First, if the report had looked like a whitewash, it would have done the Tories no good. Second, the Conservative message, despite some cheerfully daft spin of which the report itself is not entirely innocent, has always been that the Afghan mission is a tough one and we must be resolute. (And if our weasely European allies don’t send more troops by 2009, well, what did anyone expect?) Third, the call for more focus on humanitarian and technical aid offers a superb opportunity for what they called triangulation when Bill Clinton did it.
The Tories can now be seen to be making a reasonable accommodation with reality and finding a path between blind belligerence and craven surrender. Without even changing their policies. For I must underline here the problem of “missionaries and redcoats” that I have written about before. It is not our military but our humanitarian actions in Afghanistan that cause us the most trouble there.
If all we wanted was to safeguard our national security interests by keeping the Taliban out, we could just back local “warlords” with deep roots in the community, an attachment to the old ways and a casual attitude toward brutality. It would cost less money and fewer Canadian lives. Since we are not prepared to do so, we must recognize frankly that women’s rights, democracy and economic modernization represent a far more dramatic threat to Afghan traditions, and the ideals of the Taliban, than sleazy deals with strongmen. We cannot relax our security efforts if we don’t want to see teachers beheaded in front of their students for teaching girls to read. (See also my colleague Dan Gardner’s remarks on trying to make Afghans stop growing opium poppies.)

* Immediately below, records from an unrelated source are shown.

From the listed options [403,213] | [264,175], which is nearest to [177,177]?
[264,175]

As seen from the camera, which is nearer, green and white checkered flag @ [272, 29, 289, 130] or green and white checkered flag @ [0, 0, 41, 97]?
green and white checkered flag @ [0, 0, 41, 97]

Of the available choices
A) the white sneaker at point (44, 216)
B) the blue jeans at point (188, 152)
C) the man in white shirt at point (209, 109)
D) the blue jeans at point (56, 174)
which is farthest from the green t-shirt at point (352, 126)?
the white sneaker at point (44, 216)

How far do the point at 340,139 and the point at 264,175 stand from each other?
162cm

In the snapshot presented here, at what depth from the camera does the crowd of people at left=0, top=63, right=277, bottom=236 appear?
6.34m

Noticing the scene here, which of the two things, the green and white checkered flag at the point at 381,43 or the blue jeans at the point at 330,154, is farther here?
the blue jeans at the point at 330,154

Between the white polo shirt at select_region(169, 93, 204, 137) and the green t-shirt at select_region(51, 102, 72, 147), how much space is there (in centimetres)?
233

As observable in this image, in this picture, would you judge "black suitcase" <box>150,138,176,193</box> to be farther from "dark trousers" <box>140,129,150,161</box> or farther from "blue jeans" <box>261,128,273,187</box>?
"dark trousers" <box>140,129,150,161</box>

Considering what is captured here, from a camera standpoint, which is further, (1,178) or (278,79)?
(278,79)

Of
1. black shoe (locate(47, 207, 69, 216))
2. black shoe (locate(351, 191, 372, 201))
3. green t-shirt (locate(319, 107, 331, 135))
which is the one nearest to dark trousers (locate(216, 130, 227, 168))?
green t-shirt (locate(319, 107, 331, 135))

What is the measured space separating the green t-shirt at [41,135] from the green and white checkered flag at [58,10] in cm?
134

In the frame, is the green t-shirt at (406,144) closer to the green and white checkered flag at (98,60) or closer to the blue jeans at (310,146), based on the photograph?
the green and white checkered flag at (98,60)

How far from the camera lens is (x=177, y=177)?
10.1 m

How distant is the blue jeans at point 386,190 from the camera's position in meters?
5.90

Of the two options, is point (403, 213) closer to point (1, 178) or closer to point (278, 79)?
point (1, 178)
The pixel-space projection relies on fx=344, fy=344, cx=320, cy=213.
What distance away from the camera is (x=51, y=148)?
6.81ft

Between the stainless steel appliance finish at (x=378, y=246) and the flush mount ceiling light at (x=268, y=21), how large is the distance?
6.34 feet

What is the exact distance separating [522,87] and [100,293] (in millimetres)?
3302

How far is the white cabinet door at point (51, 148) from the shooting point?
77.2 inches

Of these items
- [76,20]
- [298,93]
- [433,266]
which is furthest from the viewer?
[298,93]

It would have been foolish to talk of reconstructing the French economy and democratic system in 1944 without destroying our military foes. It is even more foolish in Afghanistan, where our aim is not to “reconstruct” but to transform, making it very different than it ever was before 1979, let alone 2001.
The Manley panel downplays this problem. But it does stress the need to walk the talk on our vaunted human security agenda, and its vigorous message of perseverance in the face of difficulties is good for Canada. If it also helps the Harper Tories, blame the other parties for taking silly positions on a serious topic.
The panel deserves our thanks, whatever difficulties it might have created for politicians … or satirists.